# Task to complete
Go through the data and copy every line exactly, but not the images.
# Start of Items
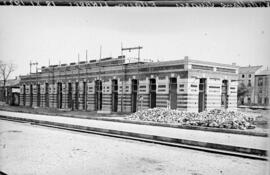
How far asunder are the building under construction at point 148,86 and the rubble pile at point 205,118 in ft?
9.64

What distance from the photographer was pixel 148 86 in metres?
25.2

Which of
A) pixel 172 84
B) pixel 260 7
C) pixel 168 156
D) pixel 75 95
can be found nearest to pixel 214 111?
pixel 172 84

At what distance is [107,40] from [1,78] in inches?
119

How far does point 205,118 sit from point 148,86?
9.31m

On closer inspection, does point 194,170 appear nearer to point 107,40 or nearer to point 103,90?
point 107,40

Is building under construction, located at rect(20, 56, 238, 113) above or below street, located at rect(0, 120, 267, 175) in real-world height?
above

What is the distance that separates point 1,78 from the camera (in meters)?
6.32

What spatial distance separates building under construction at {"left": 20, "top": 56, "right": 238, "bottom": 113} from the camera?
22.5 metres

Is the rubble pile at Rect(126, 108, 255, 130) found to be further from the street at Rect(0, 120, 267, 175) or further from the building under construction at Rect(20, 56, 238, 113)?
the street at Rect(0, 120, 267, 175)

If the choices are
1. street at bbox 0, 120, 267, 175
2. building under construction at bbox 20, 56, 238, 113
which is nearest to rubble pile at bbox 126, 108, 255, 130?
building under construction at bbox 20, 56, 238, 113

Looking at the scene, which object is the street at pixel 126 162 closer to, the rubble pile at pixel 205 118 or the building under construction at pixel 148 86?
the rubble pile at pixel 205 118

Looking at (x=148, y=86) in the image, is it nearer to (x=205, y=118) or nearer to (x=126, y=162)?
(x=205, y=118)

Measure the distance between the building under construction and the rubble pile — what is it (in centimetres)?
294

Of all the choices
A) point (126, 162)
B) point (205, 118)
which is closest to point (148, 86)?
point (205, 118)
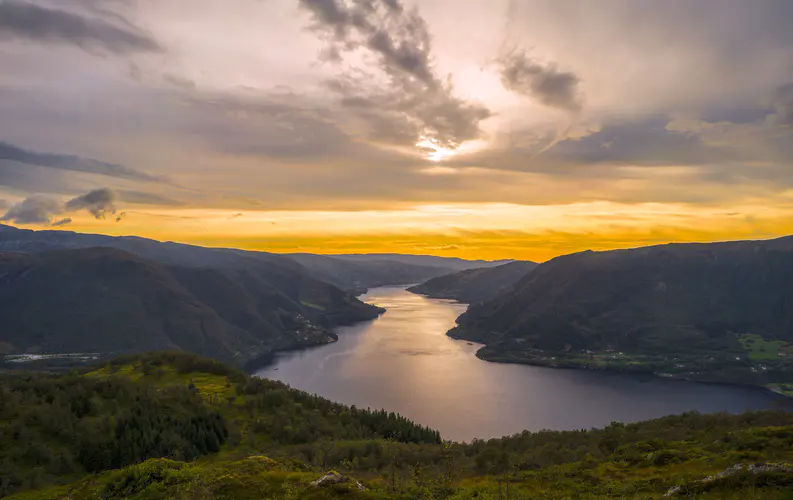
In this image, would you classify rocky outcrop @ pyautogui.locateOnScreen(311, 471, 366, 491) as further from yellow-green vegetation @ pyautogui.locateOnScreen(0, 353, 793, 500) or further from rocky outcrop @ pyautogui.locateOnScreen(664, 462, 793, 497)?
rocky outcrop @ pyautogui.locateOnScreen(664, 462, 793, 497)

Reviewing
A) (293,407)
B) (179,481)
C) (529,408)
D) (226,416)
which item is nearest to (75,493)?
(179,481)

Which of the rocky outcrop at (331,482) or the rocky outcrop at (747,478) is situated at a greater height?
the rocky outcrop at (747,478)

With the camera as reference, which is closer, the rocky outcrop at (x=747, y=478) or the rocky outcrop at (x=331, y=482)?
the rocky outcrop at (x=747, y=478)

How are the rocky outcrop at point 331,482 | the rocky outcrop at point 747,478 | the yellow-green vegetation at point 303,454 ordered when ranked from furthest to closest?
the yellow-green vegetation at point 303,454 → the rocky outcrop at point 331,482 → the rocky outcrop at point 747,478

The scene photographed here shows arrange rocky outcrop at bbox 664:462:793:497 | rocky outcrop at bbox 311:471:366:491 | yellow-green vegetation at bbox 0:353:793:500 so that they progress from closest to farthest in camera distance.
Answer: rocky outcrop at bbox 664:462:793:497, rocky outcrop at bbox 311:471:366:491, yellow-green vegetation at bbox 0:353:793:500

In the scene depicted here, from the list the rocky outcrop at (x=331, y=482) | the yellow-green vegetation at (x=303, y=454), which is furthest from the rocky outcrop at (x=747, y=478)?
the rocky outcrop at (x=331, y=482)

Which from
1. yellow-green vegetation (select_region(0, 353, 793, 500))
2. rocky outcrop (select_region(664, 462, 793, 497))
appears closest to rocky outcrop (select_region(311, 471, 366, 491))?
yellow-green vegetation (select_region(0, 353, 793, 500))

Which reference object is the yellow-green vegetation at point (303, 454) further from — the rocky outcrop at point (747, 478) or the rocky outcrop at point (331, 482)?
the rocky outcrop at point (331, 482)

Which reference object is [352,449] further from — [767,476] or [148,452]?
[767,476]

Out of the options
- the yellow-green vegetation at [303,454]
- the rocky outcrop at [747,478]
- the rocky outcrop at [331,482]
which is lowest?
the yellow-green vegetation at [303,454]
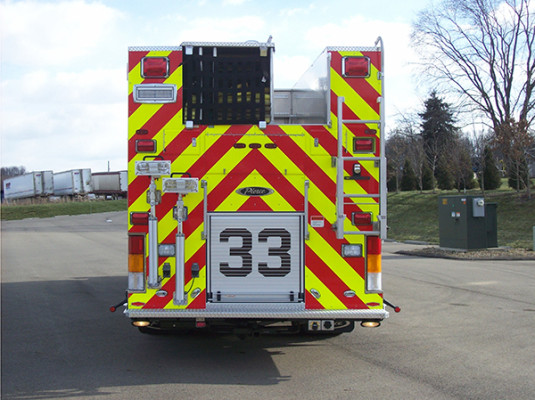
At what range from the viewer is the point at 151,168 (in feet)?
17.9

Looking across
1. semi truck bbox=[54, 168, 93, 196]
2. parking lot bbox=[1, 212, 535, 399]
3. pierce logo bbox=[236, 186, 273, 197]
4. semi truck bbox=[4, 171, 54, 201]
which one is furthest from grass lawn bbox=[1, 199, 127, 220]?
pierce logo bbox=[236, 186, 273, 197]

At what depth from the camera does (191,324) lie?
# End of Items
# Finished answer
How far asunder are the building under construction at point 148,86 and the rubble pile at point 205,118 in ft?
9.64

What distance from the photographer was pixel 148 86 in metres?
25.2

Which of
A) pixel 172 84
B) pixel 260 7
C) pixel 168 156
D) pixel 75 95
can be found nearest to pixel 214 111?
pixel 172 84

At what distance is [107,40] from [1,78] in inches?
119

How far does point 205,118 sit from point 148,86?
9.31m

On closer inspection, does point 194,170 appear nearer to point 107,40 or nearer to point 103,90?
point 107,40

Is building under construction, located at rect(20, 56, 238, 113) above or below street, located at rect(0, 120, 267, 175) in real-world height?
above

What is the distance that separates point 1,78 from the camera (in meters)?
6.32

What spatial distance separates building under construction at {"left": 20, "top": 56, "right": 238, "bottom": 113} from the camera?
22.5 metres

Is the rubble pile at Rect(126, 108, 255, 130) found to be further from the street at Rect(0, 120, 267, 175) or further from the building under construction at Rect(20, 56, 238, 113)?
the street at Rect(0, 120, 267, 175)

If the choices are
1. street at bbox 0, 120, 267, 175
2. building under construction at bbox 20, 56, 238, 113
which is nearest to rubble pile at bbox 126, 108, 255, 130?
building under construction at bbox 20, 56, 238, 113

Looking at the scene, which object is the street at pixel 126 162 closer to, the rubble pile at pixel 205 118 or the building under construction at pixel 148 86?
the rubble pile at pixel 205 118

Looking at (x=148, y=86) in the image, is it nearer to (x=205, y=118) or nearer to (x=126, y=162)?
(x=205, y=118)

Measure the distance between the building under construction and the rubble pile — what is it (in centimetres)?
294

Of all the choices
A) point (126, 162)
B) point (205, 118)
which is closest to point (148, 86)?
point (205, 118)
In this image, would you classify rocky outcrop @ pyautogui.locateOnScreen(311, 471, 366, 491) as further from yellow-green vegetation @ pyautogui.locateOnScreen(0, 353, 793, 500) or further from rocky outcrop @ pyautogui.locateOnScreen(664, 462, 793, 497)?
rocky outcrop @ pyautogui.locateOnScreen(664, 462, 793, 497)

Reviewing
A) (293,407)
B) (179,481)
C) (529,408)
D) (226,416)
which item is nearest to (75,493)?
(179,481)

Which of the rocky outcrop at (331,482) or the rocky outcrop at (747,478) is situated at a greater height?
the rocky outcrop at (747,478)

With the camera as reference, which is closer, the rocky outcrop at (x=747, y=478) or the rocky outcrop at (x=331, y=482)?
the rocky outcrop at (x=747, y=478)

How are the rocky outcrop at point 331,482 | the rocky outcrop at point 747,478 | the yellow-green vegetation at point 303,454 ordered when ranked from furthest to closest?
the yellow-green vegetation at point 303,454 → the rocky outcrop at point 331,482 → the rocky outcrop at point 747,478

The scene photographed here shows arrange rocky outcrop at bbox 664:462:793:497 | rocky outcrop at bbox 311:471:366:491 | yellow-green vegetation at bbox 0:353:793:500 so that they progress from closest to farthest in camera distance.
Answer: rocky outcrop at bbox 664:462:793:497, rocky outcrop at bbox 311:471:366:491, yellow-green vegetation at bbox 0:353:793:500

In the scene depicted here, from the list the rocky outcrop at (x=331, y=482) | the yellow-green vegetation at (x=303, y=454), which is furthest from the rocky outcrop at (x=747, y=478)?
the rocky outcrop at (x=331, y=482)

Which from
1. yellow-green vegetation (select_region(0, 353, 793, 500))
2. rocky outcrop (select_region(664, 462, 793, 497))
appears closest to rocky outcrop (select_region(311, 471, 366, 491))?
yellow-green vegetation (select_region(0, 353, 793, 500))

Which reference object is the yellow-green vegetation at point (303, 454) further from — the rocky outcrop at point (747, 478) or the rocky outcrop at point (331, 482)?
the rocky outcrop at point (331, 482)

Which reference object is [352,449] further from — [767,476] or [148,452]?
[767,476]

Out of the options
- the yellow-green vegetation at [303,454]
- the rocky outcrop at [747,478]
- the rocky outcrop at [331,482]
which is lowest?
the yellow-green vegetation at [303,454]
At what range from the viewer is the point at 151,168 (in feet)?
17.9

Looking across
1. semi truck bbox=[54, 168, 93, 196]
2. parking lot bbox=[1, 212, 535, 399]
3. pierce logo bbox=[236, 186, 273, 197]
4. semi truck bbox=[4, 171, 54, 201]
which one is furthest from grass lawn bbox=[1, 199, 127, 220]?
pierce logo bbox=[236, 186, 273, 197]

At what depth from the camera does (191,324) lie?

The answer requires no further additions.